No país pedófilo

A maioria das vítimas de pedofilia fica em silêncio. A maioria dos abusadores estimula esse mutismo. Eis um crime que leveda calado. Já o PR não consegue fechar a boca e, questionado sobre o caso do sacerdote que abusou de uma criança e gozou do silenciador dos cardeais patriarcas de Lisboa, declarou: "O juízo que formulo sobre D. Policarpo e D. Clemente é o de que não vejo em nenhum deles nenhuma razão para considerar que pudessem ter querido ocultar da justiça a prática de um crime." Calado era um poeta, enquanto tais figuras de alto coturno da Igreja Católica Apostólica Romana (ICAR) falantes teriam sido humanos decentes, até porque não apenas não denunciaram à polícia, como permitiram que o dito pedófilo dirigisse uma associação de acolhimento de miúdos. Ou seja, consentiram o trajecto típico deste perfil criminal, garantindo acesso simplificado a menores para facilmente os estuprar e destruir, o que, provavelmente, se verificou, até porque está estudada a forte tendência de reincidência nestes criminosos, sobretudo quando não são tratados. De resto, esta conduta coincide com o que já se sabe dos abusos na ICAR portuguesa - mesmo quando as queixas se empilhavam, a maior parte dos violadores foi apenas recolocada noutras paróquias, nas quais, provavelmente, continuaram a perpetrar actos repulsivos.

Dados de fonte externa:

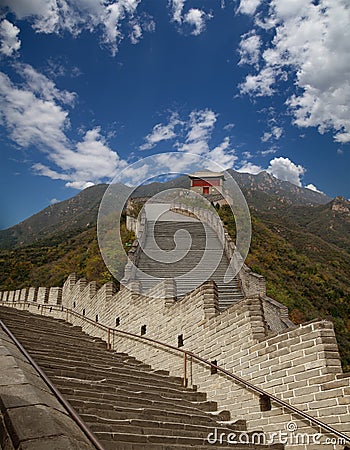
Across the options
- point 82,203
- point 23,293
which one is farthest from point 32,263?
point 82,203

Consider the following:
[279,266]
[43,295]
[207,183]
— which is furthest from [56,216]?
[279,266]

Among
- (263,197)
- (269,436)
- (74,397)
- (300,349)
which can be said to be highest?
(263,197)

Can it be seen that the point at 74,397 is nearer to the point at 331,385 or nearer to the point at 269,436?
the point at 269,436

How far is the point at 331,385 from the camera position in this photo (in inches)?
176

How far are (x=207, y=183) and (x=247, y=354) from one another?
28.1m

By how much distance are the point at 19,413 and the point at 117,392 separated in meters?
3.25

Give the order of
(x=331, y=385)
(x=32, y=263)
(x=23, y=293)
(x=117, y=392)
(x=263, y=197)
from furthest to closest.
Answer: (x=263, y=197), (x=32, y=263), (x=23, y=293), (x=117, y=392), (x=331, y=385)

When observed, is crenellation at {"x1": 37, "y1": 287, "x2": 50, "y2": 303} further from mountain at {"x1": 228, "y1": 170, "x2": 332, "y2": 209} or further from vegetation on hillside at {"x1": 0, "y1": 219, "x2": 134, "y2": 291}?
mountain at {"x1": 228, "y1": 170, "x2": 332, "y2": 209}

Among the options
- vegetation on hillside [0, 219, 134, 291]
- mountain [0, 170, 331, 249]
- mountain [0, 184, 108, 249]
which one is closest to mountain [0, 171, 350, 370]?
vegetation on hillside [0, 219, 134, 291]

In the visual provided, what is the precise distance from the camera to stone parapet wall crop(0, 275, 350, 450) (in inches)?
182

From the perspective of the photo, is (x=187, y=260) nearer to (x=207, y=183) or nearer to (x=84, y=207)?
(x=207, y=183)

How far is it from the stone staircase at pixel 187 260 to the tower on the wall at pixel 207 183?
33.3 feet

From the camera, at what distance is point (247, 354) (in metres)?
5.91

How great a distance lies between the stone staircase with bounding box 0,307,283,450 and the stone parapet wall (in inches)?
12.1
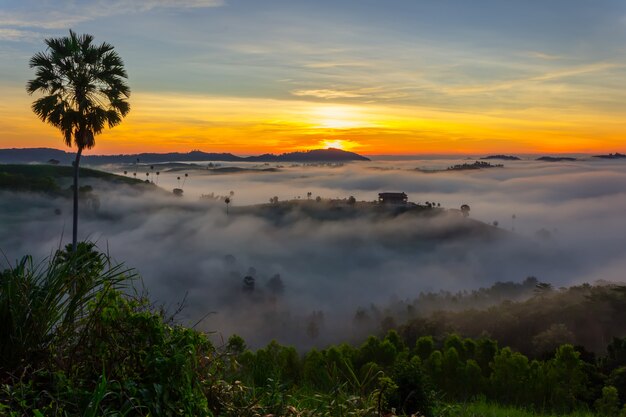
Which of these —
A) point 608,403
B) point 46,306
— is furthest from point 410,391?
point 608,403

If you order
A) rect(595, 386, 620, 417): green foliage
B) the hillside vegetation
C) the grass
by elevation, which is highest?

Mudos, Policarpo e Clemente foram cúmplices de um pedófilo e garantiram-lhe impunidade. Logorreico, Marcelo foi colaboracionista dos cúmplices de pedófilos. Todos reviolentaram as vítimas. Eis um esquema piramidal onde a cúpula se defende. Já vimos este filme. Aliás, numa recente entrevista, o próprio Pedro Stretch (médico das vítimas da Casa Pia e coordenador da Comissão da ICAR), quando o jornalista lhe perguntou se acha que as classes vão continuar a proteger-se, explicou: "Acho que também pode acontecer. [...] Os processos são sempre os mesmos. Na Casa Pia, começaram por desacreditar as vítimas, depois a equipa e os investigadores. Tentaram desmantelar tudo aquilo que era uma evidência [...]. Viu-se que o poder judicial não é autónomo do poder político e ainda não é."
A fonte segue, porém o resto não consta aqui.